RENARDOT.—Et quand il crierait, qu'est-ce que cela nous fait? Il ne portera pas plainte, puisqu'il se sera grisé avec nous.

ALCIDE.—Faites comme vous voudrez; seulement vous ferez fausse route, c'est moi qui vous le dis.

GUEUSARD.—C'est ce que nous allons voir. Voilà l'ouvrage de la caserne fini; tu vas nous présenter et lever le premier le lièvre de la bienvenue.

ALCIDE.—Je n'en soufflerai pas mot. Ce serait tout perdre... Mais tenez, le voilà qui débusque dans la cour. Suivez-moi.»

Alcide, suivi de sa bande, se dirigea vers Frédéric qui venait prendre l'air; la journée avait été brûlante, chacun cherchait à respirer avant l'heure de la retraite.

ALCIDE.—Bonjour, mon brave Frédéric. Nous voici enrôlés dans le même régiment, et bien différents de ce que nous étions quand nous nous sommes quittés. Voici des amis que je te présente. Ils ont, comme moi, entendu parler de toi.
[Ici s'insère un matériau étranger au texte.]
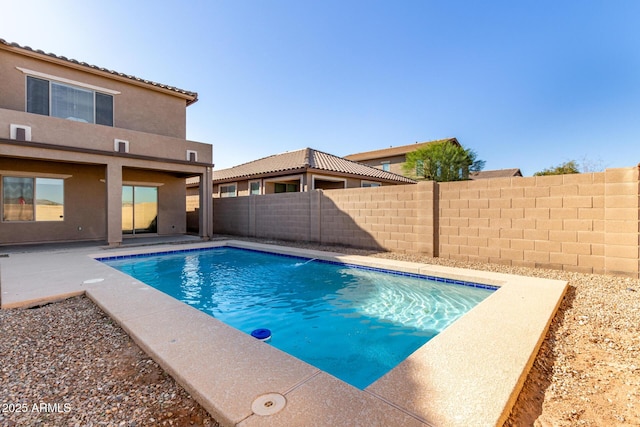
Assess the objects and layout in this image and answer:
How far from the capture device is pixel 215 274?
771 centimetres

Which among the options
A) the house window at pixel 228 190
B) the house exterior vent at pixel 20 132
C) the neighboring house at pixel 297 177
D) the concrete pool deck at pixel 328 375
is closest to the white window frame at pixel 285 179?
the neighboring house at pixel 297 177

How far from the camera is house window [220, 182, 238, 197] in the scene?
19688mm

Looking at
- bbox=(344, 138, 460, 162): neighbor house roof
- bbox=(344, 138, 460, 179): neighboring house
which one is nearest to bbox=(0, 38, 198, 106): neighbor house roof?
bbox=(344, 138, 460, 179): neighboring house

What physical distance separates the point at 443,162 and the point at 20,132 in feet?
72.7

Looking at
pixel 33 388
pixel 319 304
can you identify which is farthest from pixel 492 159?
pixel 33 388

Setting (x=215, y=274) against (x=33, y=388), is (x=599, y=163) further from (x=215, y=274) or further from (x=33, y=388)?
(x=33, y=388)

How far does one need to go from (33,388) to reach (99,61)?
1327cm

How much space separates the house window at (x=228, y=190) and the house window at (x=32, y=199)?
9407 mm

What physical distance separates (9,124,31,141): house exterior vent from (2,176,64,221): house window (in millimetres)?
2742

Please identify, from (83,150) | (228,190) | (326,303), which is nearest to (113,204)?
(83,150)

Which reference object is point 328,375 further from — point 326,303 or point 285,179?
point 285,179

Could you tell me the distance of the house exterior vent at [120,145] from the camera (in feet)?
33.9

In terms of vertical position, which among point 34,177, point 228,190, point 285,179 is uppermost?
point 285,179

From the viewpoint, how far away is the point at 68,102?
10633 millimetres
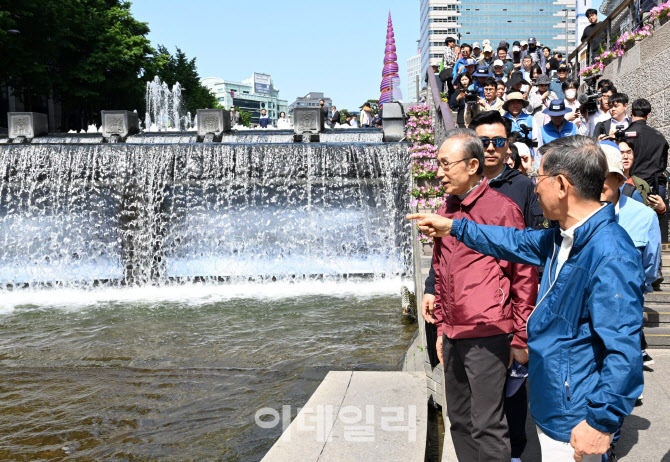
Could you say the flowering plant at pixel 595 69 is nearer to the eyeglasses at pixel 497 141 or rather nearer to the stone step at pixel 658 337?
the stone step at pixel 658 337

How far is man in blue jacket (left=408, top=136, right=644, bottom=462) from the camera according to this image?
217cm

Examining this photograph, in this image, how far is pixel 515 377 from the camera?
3240mm

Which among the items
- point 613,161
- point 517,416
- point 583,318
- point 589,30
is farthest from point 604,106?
point 589,30

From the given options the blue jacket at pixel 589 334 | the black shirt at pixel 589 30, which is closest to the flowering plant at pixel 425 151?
the black shirt at pixel 589 30

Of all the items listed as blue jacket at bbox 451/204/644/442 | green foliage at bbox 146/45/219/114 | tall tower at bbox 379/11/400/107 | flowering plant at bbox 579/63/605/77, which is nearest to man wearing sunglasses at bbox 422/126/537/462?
blue jacket at bbox 451/204/644/442

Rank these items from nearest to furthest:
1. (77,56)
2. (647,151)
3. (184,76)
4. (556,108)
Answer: (647,151) → (556,108) → (77,56) → (184,76)

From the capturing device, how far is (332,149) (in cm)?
1425

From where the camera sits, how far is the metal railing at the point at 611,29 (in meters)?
12.6

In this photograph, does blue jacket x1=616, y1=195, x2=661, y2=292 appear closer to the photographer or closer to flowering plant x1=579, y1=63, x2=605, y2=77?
the photographer

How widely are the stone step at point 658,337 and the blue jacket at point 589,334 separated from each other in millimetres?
4179

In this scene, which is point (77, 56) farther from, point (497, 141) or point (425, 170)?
point (497, 141)

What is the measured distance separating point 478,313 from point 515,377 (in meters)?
0.43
FRÉDÉRIC.—De moi? A propos de quoi donc?

ALCIDE.—Comment! tu es donc seul à ne pas savoir qu'il n'est bruit que de toi dans le régiment? Ton nom est dans toutes les bouches. Quand nous voulons faire l'éloge d'un des nôtres, nous disons: «Brave comme Bonard, exact comme Bonard, bon chrétien comme Bonard, généreux comme Bonard». N'est-il pas vrai, camarades? Je ne blague pas, moi.

TOUS.—Oui, oui, très vrai! Ça a passé en proverbe dans l'escadron.